A derrota que o PFL, aliado à oposição, impôs ontem ao governo surpreendeu a direção nacional do partido, paralisou as votações do Congresso e provocou cobranças do PSDB e PMDB. O líder do PFL, deputado Inocêncio Oliveira (PE), fez hoje uma reunião com os coordenadores de sua campanha à presidência da Câmara para avaliar a repercussão dentro do partido e disse que o resultado foi positivo.Ele conversou, por telefone, com o presidente nacional do PFL, senador Jorge Bornhausen (SC), que, segundo informou o líder, não o aconselhou a recuar, e não teria reprovado o comportamento da bancada. Embora tenha recebido a adesão da maioria dos colegas do PFL, Inocêncio reconheceu, por sua vez, que fora alertado sobre os riscos políticos que uma guinada para a oposição poderia ocasionar dentro do PFL, um partido tradicionalmente conservador e governista.Os principais dirigentes ficaram surpresos com o tom e o comportamento adotados por Inocêncio nos discursos e na condução da votação do Congresso mas, ao mesmo tempo, consideraram que o gesto serviria de alerta para os parceiros da base aliada e para o próprio governo.
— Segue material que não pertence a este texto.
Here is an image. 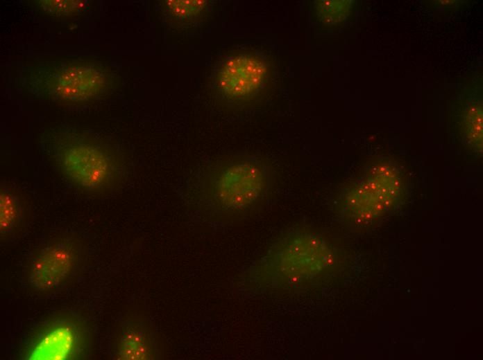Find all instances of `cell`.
Returning a JSON list of instances; mask_svg holds the SVG:
<instances>
[{"label":"cell","mask_w":483,"mask_h":360,"mask_svg":"<svg viewBox=\"0 0 483 360\" xmlns=\"http://www.w3.org/2000/svg\"><path fill=\"white\" fill-rule=\"evenodd\" d=\"M44 145L56 170L76 188L90 194L116 189L128 169L119 153L103 141L78 131L48 134Z\"/></svg>","instance_id":"obj_1"},{"label":"cell","mask_w":483,"mask_h":360,"mask_svg":"<svg viewBox=\"0 0 483 360\" xmlns=\"http://www.w3.org/2000/svg\"><path fill=\"white\" fill-rule=\"evenodd\" d=\"M271 185V172L265 163L243 158L210 169L202 180L201 191L215 207L240 212L260 201Z\"/></svg>","instance_id":"obj_2"},{"label":"cell","mask_w":483,"mask_h":360,"mask_svg":"<svg viewBox=\"0 0 483 360\" xmlns=\"http://www.w3.org/2000/svg\"><path fill=\"white\" fill-rule=\"evenodd\" d=\"M31 84L36 93L52 99L84 102L96 98L105 89L104 71L91 63L71 62L33 71Z\"/></svg>","instance_id":"obj_3"},{"label":"cell","mask_w":483,"mask_h":360,"mask_svg":"<svg viewBox=\"0 0 483 360\" xmlns=\"http://www.w3.org/2000/svg\"><path fill=\"white\" fill-rule=\"evenodd\" d=\"M401 191L397 168L383 161L370 168L345 191L343 208L355 223L365 224L396 203Z\"/></svg>","instance_id":"obj_4"},{"label":"cell","mask_w":483,"mask_h":360,"mask_svg":"<svg viewBox=\"0 0 483 360\" xmlns=\"http://www.w3.org/2000/svg\"><path fill=\"white\" fill-rule=\"evenodd\" d=\"M85 325L78 320L59 316L46 321L28 343L26 359L69 360L80 359L87 346Z\"/></svg>","instance_id":"obj_5"},{"label":"cell","mask_w":483,"mask_h":360,"mask_svg":"<svg viewBox=\"0 0 483 360\" xmlns=\"http://www.w3.org/2000/svg\"><path fill=\"white\" fill-rule=\"evenodd\" d=\"M269 77L267 61L259 55L240 53L228 58L221 66L217 87L227 98L247 100L266 86Z\"/></svg>","instance_id":"obj_6"},{"label":"cell","mask_w":483,"mask_h":360,"mask_svg":"<svg viewBox=\"0 0 483 360\" xmlns=\"http://www.w3.org/2000/svg\"><path fill=\"white\" fill-rule=\"evenodd\" d=\"M80 253V246L72 238L61 239L46 245L32 261L31 285L38 291L58 288L73 273Z\"/></svg>","instance_id":"obj_7"},{"label":"cell","mask_w":483,"mask_h":360,"mask_svg":"<svg viewBox=\"0 0 483 360\" xmlns=\"http://www.w3.org/2000/svg\"><path fill=\"white\" fill-rule=\"evenodd\" d=\"M155 345L150 331L142 324L128 325L119 335L116 346V357L121 360L152 359Z\"/></svg>","instance_id":"obj_8"},{"label":"cell","mask_w":483,"mask_h":360,"mask_svg":"<svg viewBox=\"0 0 483 360\" xmlns=\"http://www.w3.org/2000/svg\"><path fill=\"white\" fill-rule=\"evenodd\" d=\"M26 215L24 198L13 187L0 188V233L1 240L12 237L21 228Z\"/></svg>","instance_id":"obj_9"},{"label":"cell","mask_w":483,"mask_h":360,"mask_svg":"<svg viewBox=\"0 0 483 360\" xmlns=\"http://www.w3.org/2000/svg\"><path fill=\"white\" fill-rule=\"evenodd\" d=\"M165 14L178 25H190L201 19L210 8L204 0H169L163 7Z\"/></svg>","instance_id":"obj_10"},{"label":"cell","mask_w":483,"mask_h":360,"mask_svg":"<svg viewBox=\"0 0 483 360\" xmlns=\"http://www.w3.org/2000/svg\"><path fill=\"white\" fill-rule=\"evenodd\" d=\"M314 3L320 21L326 25H337L348 16L352 3L350 1H318Z\"/></svg>","instance_id":"obj_11"},{"label":"cell","mask_w":483,"mask_h":360,"mask_svg":"<svg viewBox=\"0 0 483 360\" xmlns=\"http://www.w3.org/2000/svg\"><path fill=\"white\" fill-rule=\"evenodd\" d=\"M39 8L44 12L57 17H72L80 13L84 9L85 3L83 1H40Z\"/></svg>","instance_id":"obj_12"},{"label":"cell","mask_w":483,"mask_h":360,"mask_svg":"<svg viewBox=\"0 0 483 360\" xmlns=\"http://www.w3.org/2000/svg\"><path fill=\"white\" fill-rule=\"evenodd\" d=\"M482 104L473 102L466 114L465 123L467 126L466 136L468 142L475 144V147H479L482 150Z\"/></svg>","instance_id":"obj_13"}]
</instances>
Os coordenadores da campanha de Inocêncio estão irritados com o trabalho ostensivo que ministros do PMDB e PSDB estão fazendo em favor do deputado Aécio Neves (PSDB-MG), e estão dispostos a bloquear as votações de interesse do governo. Já os dirigentes do PSDB e PMDB aproveitaram a situação. Reagiram cobrando uma posição definitiva do PFL e decidiram responsabilizar o partido de Inocêncio pela paralisação das votações. Sem o PFL, os governistas não se sentem seguros para votar. Os tucanos e peemedebistas entendem que o PFL agiu como oposição ao governo e querem saber se podem ou não contar com os pefelistas.